The Best of the Worst CD Rates

Low interest rates are both a blessing and a curse. In an economy riddled with huge debt loads, low rates mean lower borrowing costs and lower monthly payments. Low mortgage rates are spurring waves of refinancing as new record lows are reached every few weeks. Thanks to the Federal Reserve’s zero interest rate policy (ZIRP), interest rates throughout the economy are lower than ever before. Certificate of deposit (CD) rates are pathetically low, so low that CD investors are being ravaged by inflation. CDs are similar to bonds, both being part of the fixed-income market. Bond and CD investors can arrange their purchases by maturity, creating a ladder from short-term to long-term securities.

The Federal Open Market Committee (FOMC) meeting on August 9, 2011 resulted in a decision to keep the Federal Funds Target Rate close to zero percent through mid-2013. This locked in the short-term end of the yield curve and effectively guaranteed low interest rates for the 2-year Treasury note. The yield on the 2-year fell to below 20 basis points or 0.2 percent. The benchmark 10-year yield fell below two percent for the first time ever. (1) Such record-low yields are reflecting increased investor demand for income, whether in bonds or CDs. CD rates are heavily influenced by bond yields, and low yields translate into low rates.

A brief glance at the current market for CD rates reveals a dire situation for investors.

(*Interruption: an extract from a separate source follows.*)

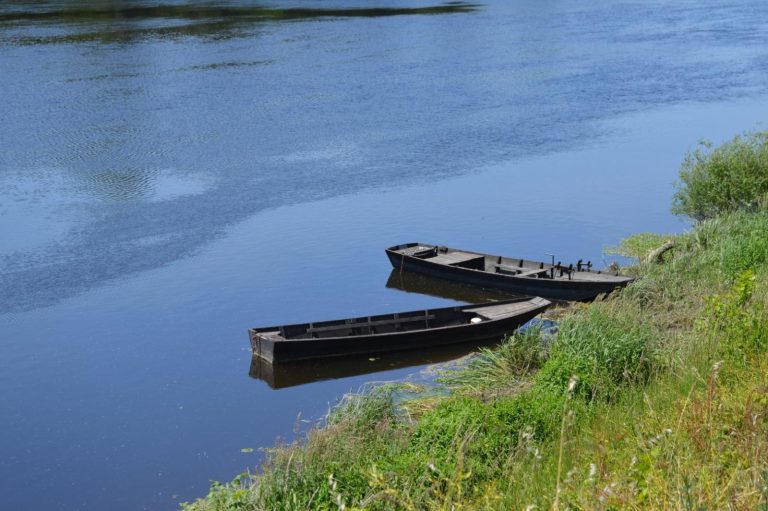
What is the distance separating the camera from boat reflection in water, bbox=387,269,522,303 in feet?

Record low interest rates combined with an inflation rate of 3.6 percent means that inflation is eating away at the fixed-income market. (2) The highest CD rate currently offered is a mere 1.27 percent. (3) At an inflation rate of 3.6 percent, this results in a real return of negative 2.33 percent. With a one year CD and a minimum balance of $1,000, a CD investor will lose $23.30 at the end of one year, leaving him with a balance of $976.70 in real terms.

Even the best of the worst CD rates are not enough to register gains against inflation in this environment. Fixed-income investors across the board are being taken to the cleaners, whether retirees or savers. Investing in CDs and bonds may be the only way to gain any investment income in this kind of economy. CD investors can look forward to inflation eating away at their returns for the next two years. Unless interest rates go up, the cost of living will continue to hurt fixed-income investors.